Across the entries that follow, work out the number of lines containing the string "https", and state it alone.

→ **Records for this task**
------------------------------------------------

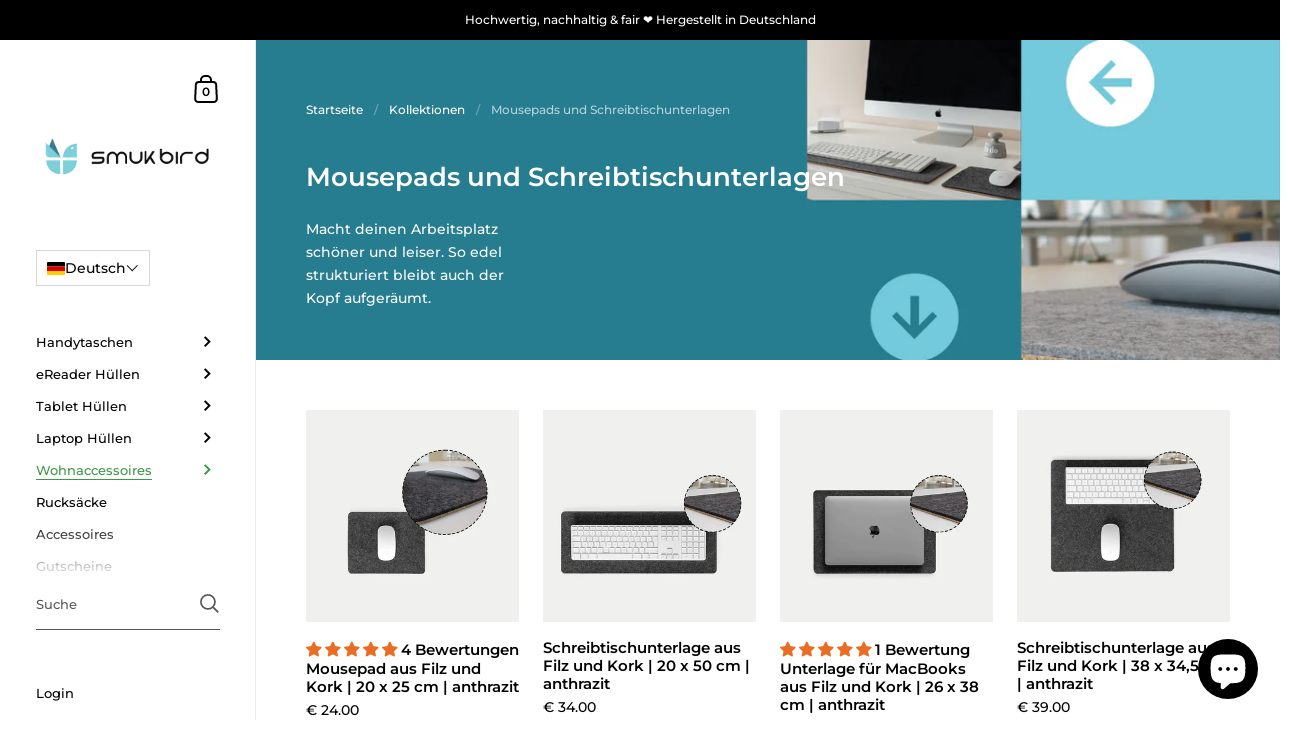

--- FILE ---
content_type: text/css
request_url: https://smukbird.de/cdn/shop/t/13/assets/custom-styles.css?v=80224681913313066201748532113
body_size: -161
content:
.product-item__caption{padding-top:1.2em!important;min-height:7em!important;position:relative}.product .product__price{margin-bottom:0!important;margin-top:20px!important}.product__title{font-size:26px!important;margin-bottom:5px!important}#product-form-installment{margin-bottom:0!important}.product-policies{font-size:12px!important}.swatch-split-symbol{display:none}label.swatch-label{color:#000}.jdgm-row-actions,.jdgm-rev__icon{display:none!important}.jdgm-rev-widg{padding:0!important}@media only screen and (min-width: 992px){.jdgm-rev-widg__summary{align-items:start!important;justify-content:start!important;width:30%!important}.jdgm-widget-actions-wrapper{padding:0 0 10px 20px!important;justify-content:start!important;width:16%}.jdgm-histogram{width:54%!important}}.collection-list{display:flex;flex-wrap:wrap}.layout-fulls .collection-item{width:100%}.layout-halves .collection-item{width:48%}.layout-thirds .collection-item{width:31%}.layout-fourths .collection-item{width:23%}.layout-fifths .collection-item{width:18%}.layout-sixths .collection-item{width:14.5%}.collection-list{display:flex;flex-wrap:wrap;margin:-.5rem}.collection-list .collection-item{margin:.5rem}.layout-thirds .collection-item__title{font-size:1.2rem}.layout-fourths .collection-item__title{font-size:1.1rem}.layout-fifths .collection-item__title{font-size:1rem}.layout-sixths .collection-item__title{font-size:.9rem}.product__text input[type=checkbox],.product__text input[type=radio]{display:none!important}.tl-select{border-radius:0!important}.tl-switcher-container.desktop{padding-left:14%}.tl-options{max-height:350px!important;min-width:175px!important;border-radius:0!important}.tl-option{column-gap:15px!important;padding:10px 15px!important}.tl-option:hover{background-color:rgba(var(--color-sidebar-txt),.16)}.tl-option.active{background-position:0 calc(1em + 4px);background-image:linear-gradient(to right,rgba(var(--color-sidebar-accent),.16),rgba(var(--color-sidebar-accent),.16))}
/*# sourceMappingURL=/cdn/shop/t/13/assets/custom-styles.css.map?v=80224681913313066201748532113 */


--- FILE ---
content_type: image/svg+xml
request_url: https://sprout-app.thegoodapi.com/app/badges/tree_count?shop=smukbird.myshopify.com&locale=de&cdn_key=b828921c-1f3b-4c4e-a488-d83fe7b87e83
body_size: -364
content:
<div class="spt-impact-banner-background">
  <div class="spt-impact-banner-overlay">
    <div class="spt-impact-banner-content">
      <div class="spt-impact-banner-heading">Unser Umwelteinfluss</div>
      <div class="spt-impact-banner-details">
        <span class="spt-impact-banner-total">30817</span><br />
        <span class="spt-impact-banner-subtext">          Bäume
 gepflanzt</span>
      </div>
          </div>
  </div>
</div>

------------------------------------------------

→ **Answer space**
2